▶ Stored data:
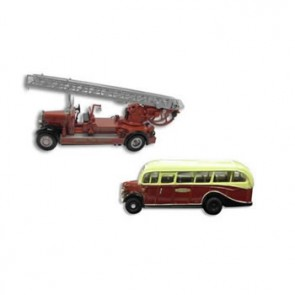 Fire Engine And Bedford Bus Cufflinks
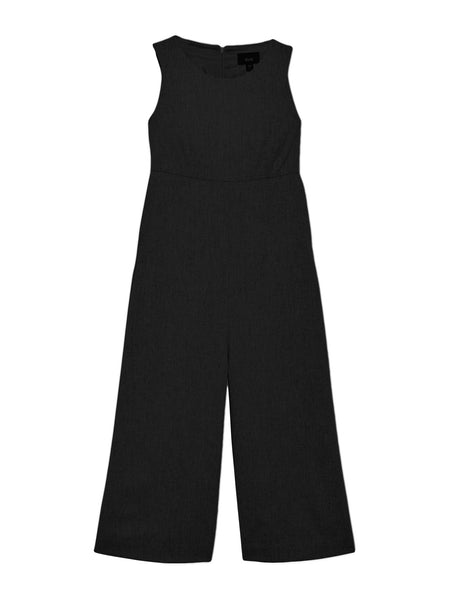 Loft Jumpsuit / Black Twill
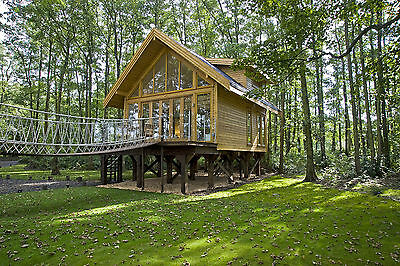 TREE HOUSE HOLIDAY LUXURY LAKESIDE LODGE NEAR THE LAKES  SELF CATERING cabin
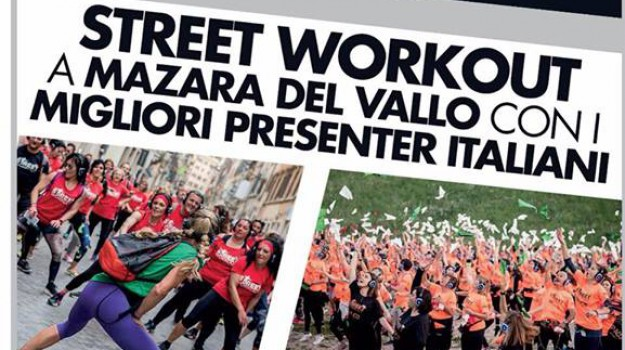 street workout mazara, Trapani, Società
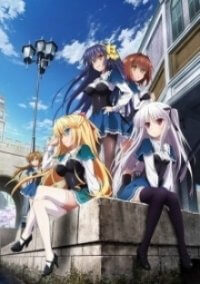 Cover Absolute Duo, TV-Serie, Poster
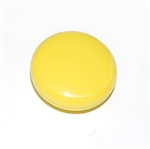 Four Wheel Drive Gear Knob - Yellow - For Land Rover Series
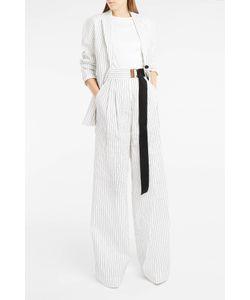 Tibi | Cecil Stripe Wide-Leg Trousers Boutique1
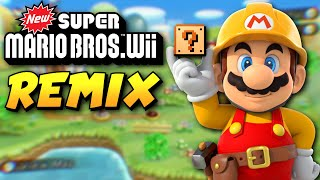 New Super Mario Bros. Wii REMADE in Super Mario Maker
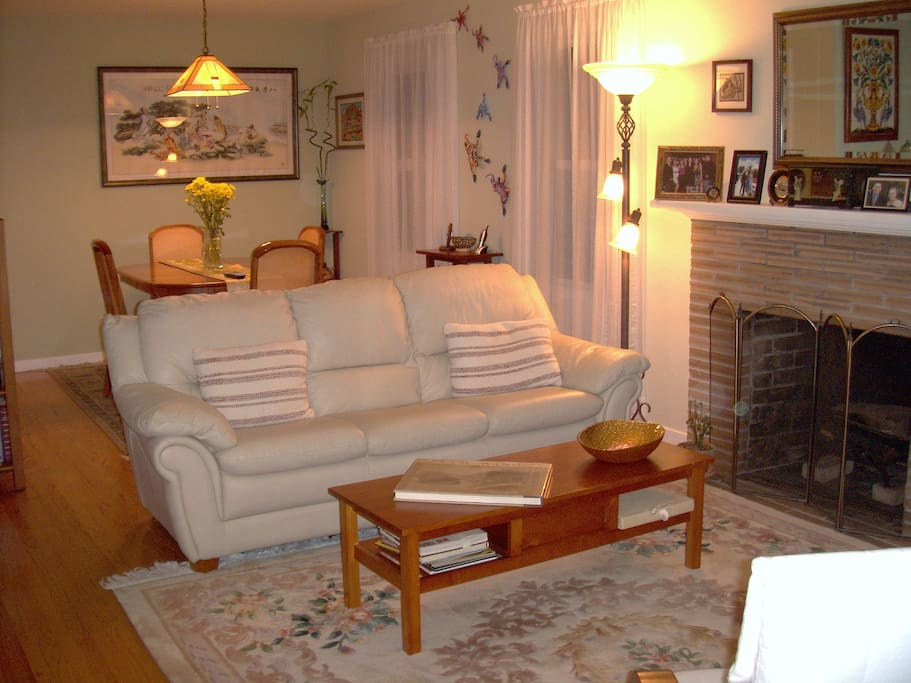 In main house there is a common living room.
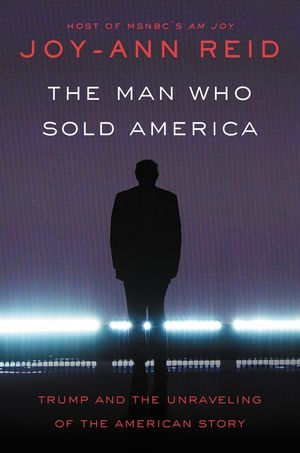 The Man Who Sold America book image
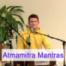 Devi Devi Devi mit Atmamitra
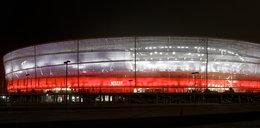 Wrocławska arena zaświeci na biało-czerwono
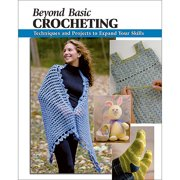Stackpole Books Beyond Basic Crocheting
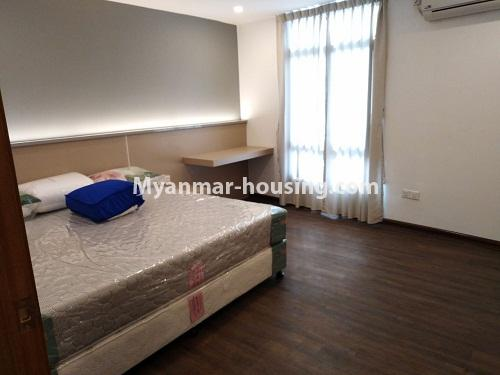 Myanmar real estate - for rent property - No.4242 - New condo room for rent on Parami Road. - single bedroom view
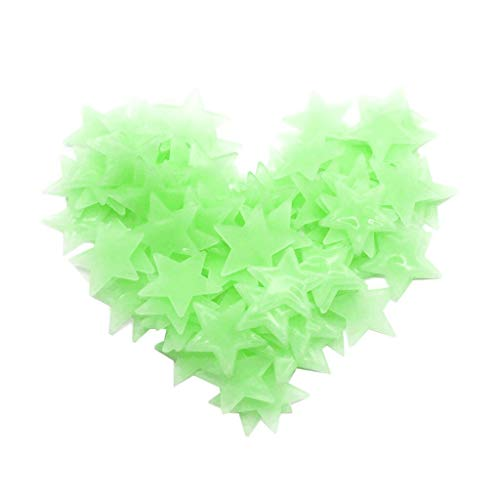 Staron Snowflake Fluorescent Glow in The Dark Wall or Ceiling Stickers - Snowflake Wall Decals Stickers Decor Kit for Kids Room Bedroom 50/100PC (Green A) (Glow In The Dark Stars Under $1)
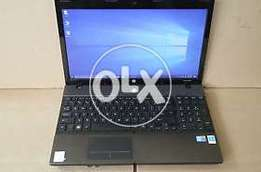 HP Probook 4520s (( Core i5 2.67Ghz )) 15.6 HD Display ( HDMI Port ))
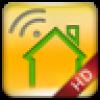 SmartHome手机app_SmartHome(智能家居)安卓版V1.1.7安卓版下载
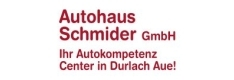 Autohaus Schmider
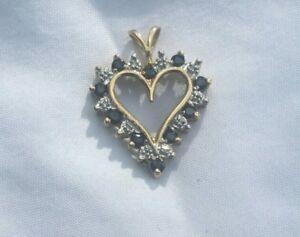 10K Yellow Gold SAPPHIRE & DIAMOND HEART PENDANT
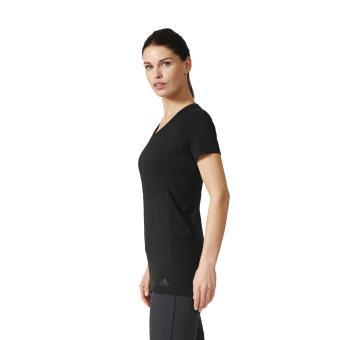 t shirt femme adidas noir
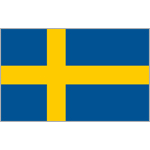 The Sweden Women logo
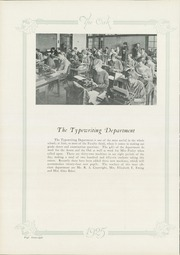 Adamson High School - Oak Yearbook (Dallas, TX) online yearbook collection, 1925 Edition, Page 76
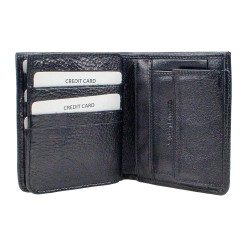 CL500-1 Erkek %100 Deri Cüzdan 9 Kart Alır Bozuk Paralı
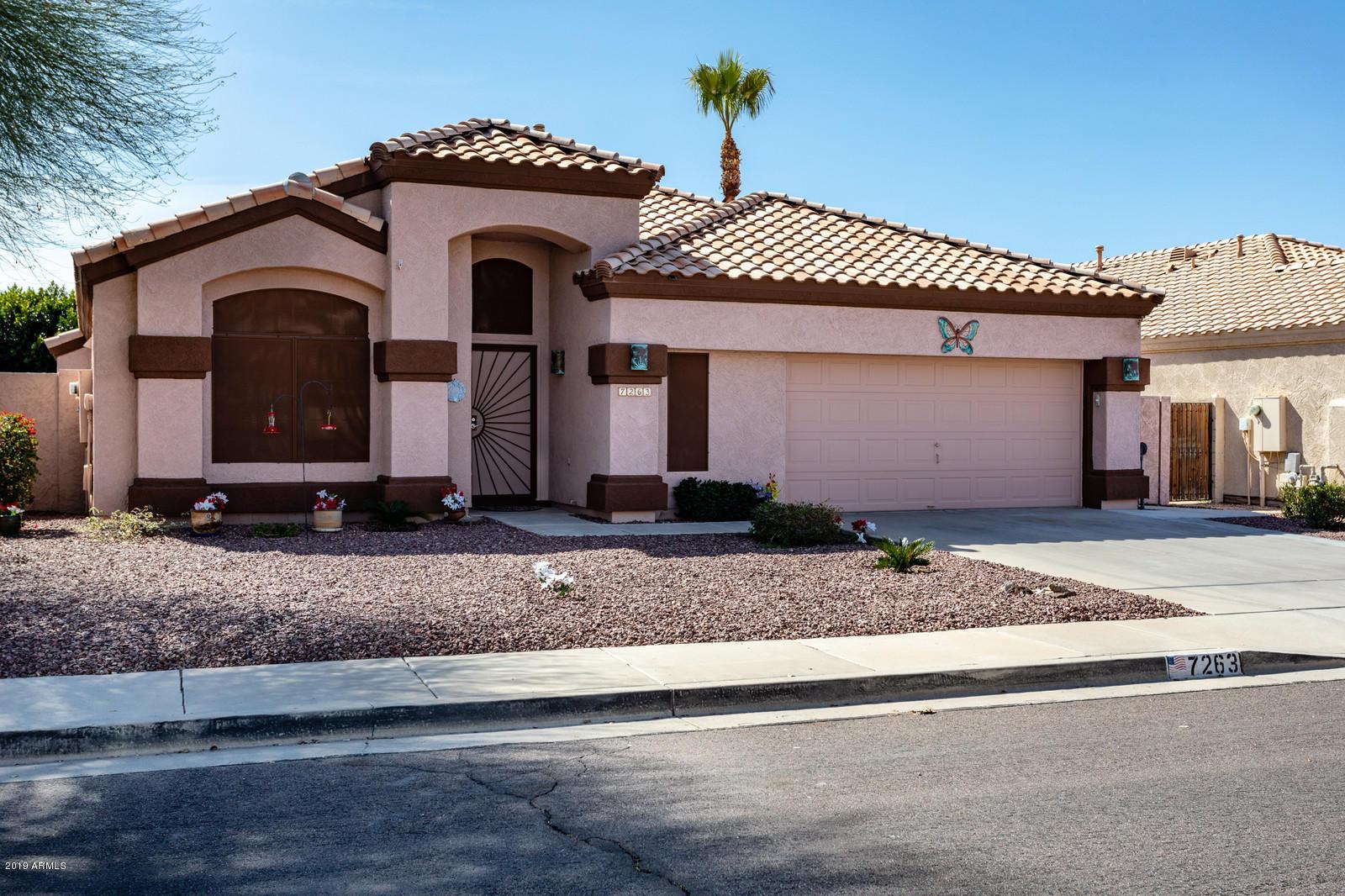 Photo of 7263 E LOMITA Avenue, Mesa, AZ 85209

▶ Exercise prompt: In the data above, find the line containing "Tibi | Cecil" and the line containing "Autohaus Schmider". Repeat those two lines and everything between them exactly, minus the pictures.

▶ Exercise output:
 Tibi | Cecil Stripe Wide-Leg Trousers Boutique1
 New Super Mario Bros. Wii REMADE in Super Mario Maker
 In main house there is a common living room.
 The Man Who Sold America book image
 Devi Devi Devi mit Atmamitra
 Wrocławska arena zaświeci na biało-czerwono
Stackpole Books Beyond Basic Crocheting
 Myanmar real estate - for rent property - No.4242 - New condo room for rent on Parami Road. - single bedroom view
 Staron Snowflake Fluorescent Glow in The Dark Wall or Ceiling Stickers - Snowflake Wall Decals Stickers Decor Kit for Kids Room Bedroom 50/100PC (Green A) (Glow In The Dark Stars Under $1)
 HP Probook 4520s (( Core i5 2.67Ghz )) 15.6 HD Display ( HDMI Port ))
 SmartHome手机app_SmartHome(智能家居)安卓版V1.1.7安卓版下载
 Autohaus Schmider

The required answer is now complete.